What We Would Have Told Obama

Below is an op-ed piece by three former presidents -- Donald Palmisano, William Plested, and Daniel Johnson -- of the AMA (American Medical Association). The sentences in bold are my doing.


We aren't among the doctors invited to a Rose Garden event today to "join the President in pushing for health insurance reform this year and [who] have offered their help and support," as a White House press release put it. It's unfortunate only supporters of the president's plans will be there. Mr. Obama has missed an opportunity to learn more about the real issues facing patients and doctors and to formulate a plan that truly puts patients in control with doctors as trusted advisers.

The United States has the best health care in the world today, and thanks to the ever-expanding frontiers of science and medical innovation the brightest days are ahead. It is true that there are Americans who fall through the cracks of our medical system every day—and as a caring nation, we must do what we can to expand access to medical care to those who need it. But this can be accomplished without a costly and inefficient government overhaul of the entire system. One easy reform would be to enable individuals to buy policies offered in any state, not just where they live. This will enhance competition. But more government-run health insurance will only lead to disaster.

Today, Medicare already reimburses doctors less than what many of their treatments cost to provide. Now the government is saying that additional Medicare cuts are coming—thus forcing doctors to try and make up the difference in volume, by seeing more patients. If you ask patients about this, they understand that more volume means less time with the doctor. That's something that all patients and doctors should oppose. In time, it will be difficult to find a physician.

If the goal of reform is to provide the best possible patient care, let's take the government-controlled "public option"—and any legislative trick that could lead to a public option—off the table. It will result in long waiting lines to see a doctor, substandard care, and an end to medical discovery.

There are many other ways to expand access to health care for uninsured Americans. We could strengthen incentives to purchase low-cost health savings accounts, provide tax credits for individuals and families buying health policies on their own, and extend subsidies for those who need financial help. Also, the right of patients to privately contract with physicians to ensure they have the medical care they want, without penalty—regardless of what the government pays—must be recognized and protected. Today, if a doctor wants to bill a patient for additional payment over the Medicare reimbursement, he has to withdraw from Medicare entirely for two years. A patient who agrees with this arrangement can't receive any Medicare money for that service, either.

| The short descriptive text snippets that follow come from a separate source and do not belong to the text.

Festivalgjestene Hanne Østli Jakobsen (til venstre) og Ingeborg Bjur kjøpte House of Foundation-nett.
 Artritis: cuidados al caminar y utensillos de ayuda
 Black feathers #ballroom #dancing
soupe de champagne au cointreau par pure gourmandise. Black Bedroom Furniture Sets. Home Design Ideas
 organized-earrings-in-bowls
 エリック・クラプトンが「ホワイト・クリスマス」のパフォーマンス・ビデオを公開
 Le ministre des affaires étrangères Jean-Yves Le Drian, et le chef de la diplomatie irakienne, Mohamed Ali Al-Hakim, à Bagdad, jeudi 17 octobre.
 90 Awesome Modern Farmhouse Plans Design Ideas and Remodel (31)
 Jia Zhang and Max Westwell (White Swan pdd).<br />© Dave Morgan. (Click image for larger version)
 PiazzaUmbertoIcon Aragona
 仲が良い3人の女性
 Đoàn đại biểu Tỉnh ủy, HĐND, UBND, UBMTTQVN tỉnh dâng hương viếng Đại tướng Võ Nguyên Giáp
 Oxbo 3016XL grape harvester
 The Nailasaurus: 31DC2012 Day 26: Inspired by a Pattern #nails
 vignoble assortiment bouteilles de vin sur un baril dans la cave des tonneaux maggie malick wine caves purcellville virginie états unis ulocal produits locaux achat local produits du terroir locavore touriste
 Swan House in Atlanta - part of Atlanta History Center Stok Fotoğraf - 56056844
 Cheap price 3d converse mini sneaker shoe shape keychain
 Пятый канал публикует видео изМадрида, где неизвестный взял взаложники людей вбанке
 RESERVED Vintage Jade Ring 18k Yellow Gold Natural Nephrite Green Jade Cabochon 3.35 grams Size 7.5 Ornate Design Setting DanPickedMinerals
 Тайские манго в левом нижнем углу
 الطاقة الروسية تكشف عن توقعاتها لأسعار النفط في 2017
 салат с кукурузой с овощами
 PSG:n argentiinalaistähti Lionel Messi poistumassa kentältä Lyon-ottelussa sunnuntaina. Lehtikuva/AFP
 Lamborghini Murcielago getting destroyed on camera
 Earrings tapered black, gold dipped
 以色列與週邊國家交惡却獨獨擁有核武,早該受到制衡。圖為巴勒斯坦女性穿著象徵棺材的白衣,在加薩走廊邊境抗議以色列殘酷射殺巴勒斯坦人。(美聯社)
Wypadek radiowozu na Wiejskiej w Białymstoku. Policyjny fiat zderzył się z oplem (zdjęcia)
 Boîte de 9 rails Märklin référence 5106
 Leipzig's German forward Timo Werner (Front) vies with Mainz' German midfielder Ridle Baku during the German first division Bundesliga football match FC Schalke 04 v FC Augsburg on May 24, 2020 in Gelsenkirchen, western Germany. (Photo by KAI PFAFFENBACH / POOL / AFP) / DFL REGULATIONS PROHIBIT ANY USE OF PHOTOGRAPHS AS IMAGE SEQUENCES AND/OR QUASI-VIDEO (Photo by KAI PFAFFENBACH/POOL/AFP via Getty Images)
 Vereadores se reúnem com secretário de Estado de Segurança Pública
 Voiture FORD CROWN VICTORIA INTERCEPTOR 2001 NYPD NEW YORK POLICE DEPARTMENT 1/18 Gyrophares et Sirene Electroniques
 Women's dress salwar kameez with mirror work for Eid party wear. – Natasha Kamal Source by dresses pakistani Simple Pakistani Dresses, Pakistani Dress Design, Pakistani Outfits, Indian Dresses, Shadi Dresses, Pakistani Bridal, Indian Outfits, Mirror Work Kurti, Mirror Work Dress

We need to maintain a plentiful supply of medical expertise. But cuts in payments and bureaucracy could mean fewer individuals entering the medical field—and a dearth of health-care professionals down the road as specialists retire early or limit their practice. Every patient wants to be taken care of by the best medical professional possible. A patient with cancer wants to see a doctor who has had years of training in oncology and is knowledgeable about the latest ways to beat the cancer. But in some provisions in the proposed legislation (such as the medical home model of HR 3200), physician assistants and nurse practitioners may get the authority to make important medical decisions.

The federal government should also continue its investment in medical research through agencies like the National Institutes of Health, and it should better reward innovative discovery in the private sector with tax incentives and patent protection. Americans are living longer, healthier lives thanks to the trillions of dollars in public and private research investment in medical devices, pharmaceuticals, and advanced surgical techniques. We must not put future progress in jeopardy.

Finally, the nation needs comprehensive medical malpractice reform. It is the surest and quickest way to slow down the rising cost of health care. Statistics from private insurers, as well as a Justice Department report of 2007, indicate that upwards of 80% of malpractice cases are closed without payment—and when there is a trial, the physician-defendant wins 89% of the time. Yet these lawsuits, even when dismissed or closed without payment, cost doctors time and money, and encourage defensive medicine. This adds billions to the cost of medical care. It also increases malpractice insurance premiums, the costs of which get passed on to patients. In too many cases, the malpractice environment forces doctors to leave communities, depriving patients of their trusted medical advisers or specialists whom they might need in an accident or other crisis.

The drive to reform health care has led to an acrimonious and often divisive debate. Yet we still believe that doctors, patients and legislators working together with goodwill can improve the medical system and extend its benefits to all Americans.